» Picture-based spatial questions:
--------------------------------

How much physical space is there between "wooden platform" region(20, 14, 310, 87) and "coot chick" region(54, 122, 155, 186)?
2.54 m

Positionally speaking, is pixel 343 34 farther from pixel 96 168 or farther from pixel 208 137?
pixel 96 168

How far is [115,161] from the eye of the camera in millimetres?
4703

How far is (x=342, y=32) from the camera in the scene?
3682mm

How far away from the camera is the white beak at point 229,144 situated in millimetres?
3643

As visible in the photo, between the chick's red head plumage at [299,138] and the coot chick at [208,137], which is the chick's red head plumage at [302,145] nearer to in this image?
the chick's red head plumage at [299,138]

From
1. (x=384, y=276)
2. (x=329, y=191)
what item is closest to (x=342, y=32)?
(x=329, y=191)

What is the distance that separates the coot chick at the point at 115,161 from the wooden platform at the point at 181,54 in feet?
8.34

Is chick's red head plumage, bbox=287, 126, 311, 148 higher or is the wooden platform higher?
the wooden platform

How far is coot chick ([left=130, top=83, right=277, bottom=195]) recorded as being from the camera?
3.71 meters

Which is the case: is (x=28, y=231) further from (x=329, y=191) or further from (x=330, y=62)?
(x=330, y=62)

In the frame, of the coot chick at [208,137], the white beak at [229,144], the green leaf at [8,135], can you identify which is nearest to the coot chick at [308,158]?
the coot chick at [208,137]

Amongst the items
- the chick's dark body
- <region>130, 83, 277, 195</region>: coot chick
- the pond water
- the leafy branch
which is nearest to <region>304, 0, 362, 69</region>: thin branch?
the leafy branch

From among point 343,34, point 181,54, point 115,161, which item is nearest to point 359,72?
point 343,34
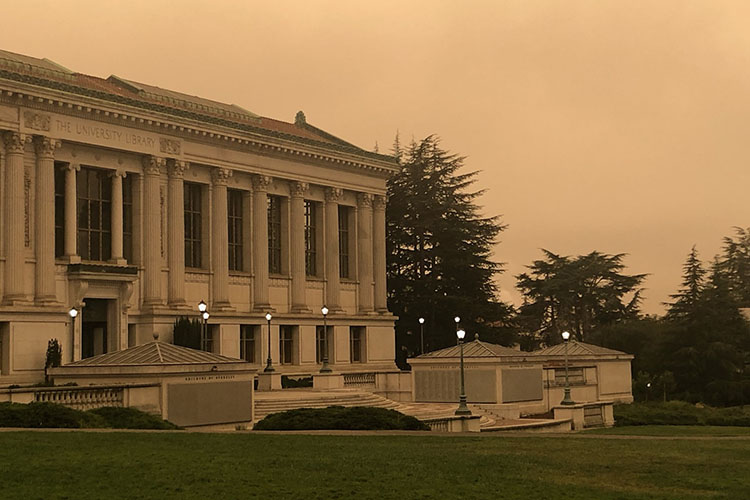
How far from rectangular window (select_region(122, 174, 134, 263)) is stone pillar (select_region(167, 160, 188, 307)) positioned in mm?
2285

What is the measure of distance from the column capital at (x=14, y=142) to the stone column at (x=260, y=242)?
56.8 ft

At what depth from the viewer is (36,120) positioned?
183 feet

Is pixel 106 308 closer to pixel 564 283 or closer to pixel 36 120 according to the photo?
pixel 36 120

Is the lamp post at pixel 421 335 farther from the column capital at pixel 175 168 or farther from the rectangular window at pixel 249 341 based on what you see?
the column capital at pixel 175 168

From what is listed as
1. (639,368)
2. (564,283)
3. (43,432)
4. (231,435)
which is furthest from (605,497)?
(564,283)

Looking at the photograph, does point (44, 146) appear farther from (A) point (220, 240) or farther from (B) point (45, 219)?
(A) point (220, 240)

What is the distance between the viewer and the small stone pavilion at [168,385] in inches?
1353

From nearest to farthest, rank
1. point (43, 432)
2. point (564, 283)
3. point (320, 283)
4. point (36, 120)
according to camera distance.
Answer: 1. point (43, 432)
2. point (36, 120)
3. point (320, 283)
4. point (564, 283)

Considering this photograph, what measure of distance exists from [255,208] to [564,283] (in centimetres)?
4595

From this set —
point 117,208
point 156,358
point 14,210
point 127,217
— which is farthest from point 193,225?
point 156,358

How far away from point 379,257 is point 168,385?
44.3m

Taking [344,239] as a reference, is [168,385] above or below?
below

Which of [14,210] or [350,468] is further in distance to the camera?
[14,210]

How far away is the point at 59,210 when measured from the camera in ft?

--------------------------------

Repeat each entry precisely as it appears. Leave the pictures out.

How much physical space is there between "wooden platform" region(20, 14, 310, 87) and "coot chick" region(54, 122, 155, 186)?
2.54 m

Positionally speaking, is pixel 343 34 farther from pixel 96 168 or farther from pixel 208 137?
pixel 96 168

How far is [115,161] from the eye of the camera in millimetres?
4703

How far is (x=342, y=32) from the camera in the scene?
3682mm

How far away from the camera is the white beak at point 229,144 situated in millimetres?
3643

As visible in the photo, between the chick's red head plumage at [299,138] and the coot chick at [208,137], which is the chick's red head plumage at [302,145] nearer to in this image?
the chick's red head plumage at [299,138]

From
1. (x=384, y=276)
2. (x=329, y=191)
what item is closest to (x=342, y=32)?
(x=329, y=191)

What is the distance that separates the coot chick at the point at 115,161 from the wooden platform at the point at 181,54 in feet?
8.34

Is chick's red head plumage, bbox=287, 126, 311, 148 higher or is the wooden platform higher?
the wooden platform

How far is coot chick ([left=130, top=83, right=277, bottom=195]) recorded as being from the camera?
3.71 meters

Which is the case: is (x=28, y=231) further from (x=329, y=191) or further from (x=330, y=62)?
(x=330, y=62)

In the frame, of the coot chick at [208,137], the white beak at [229,144], the green leaf at [8,135], can you identify which is nearest to the coot chick at [308,158]?
the coot chick at [208,137]

Amongst the items
- the chick's dark body
- <region>130, 83, 277, 195</region>: coot chick
- the pond water
- the leafy branch
which is nearest to <region>304, 0, 362, 69</region>: thin branch?
the leafy branch

From among point 343,34, point 181,54, point 115,161, which item is nearest to point 359,72?
point 343,34
How far from rectangular window (select_region(122, 174, 134, 263)) is stone pillar (select_region(167, 160, 188, 307)) positioned in mm?
2285

What is the measure of distance from the column capital at (x=14, y=142) to the stone column at (x=260, y=242)?
56.8 ft

At what depth from the viewer is (36,120) positioned?
183 feet

Is pixel 106 308 closer to pixel 564 283 or closer to pixel 36 120 according to the photo?
pixel 36 120

Is the lamp post at pixel 421 335 farther from the column capital at pixel 175 168 or farther from the rectangular window at pixel 249 341 based on what you see?
the column capital at pixel 175 168

From what is listed as
1. (639,368)
2. (564,283)
3. (43,432)
4. (231,435)
which is furthest from (605,497)?
(564,283)

Looking at the photograph, does point (44, 146) appear farther from (A) point (220, 240) or farther from (B) point (45, 219)?
(A) point (220, 240)

What is the distance between the viewer and the small stone pavilion at [168,385] in inches?
1353

From nearest to farthest, rank
1. point (43, 432)
2. point (564, 283)
3. point (320, 283)
4. point (36, 120)
according to camera distance.
Answer: 1. point (43, 432)
2. point (36, 120)
3. point (320, 283)
4. point (564, 283)

Considering this photograph, what measure of distance exists from [255,208] to [564,283] (in centimetres)?
4595

From this set —
point 117,208
point 156,358
point 14,210
point 127,217
— which is farthest from point 193,225?
point 156,358

How far away from point 379,257 is point 168,385?
44.3m

Taking [344,239] as a reference, is [168,385] above or below?
below

Which of [14,210] or [350,468] is further in distance to the camera?
[14,210]

How far away is the point at 59,210 when measured from the camera in ft?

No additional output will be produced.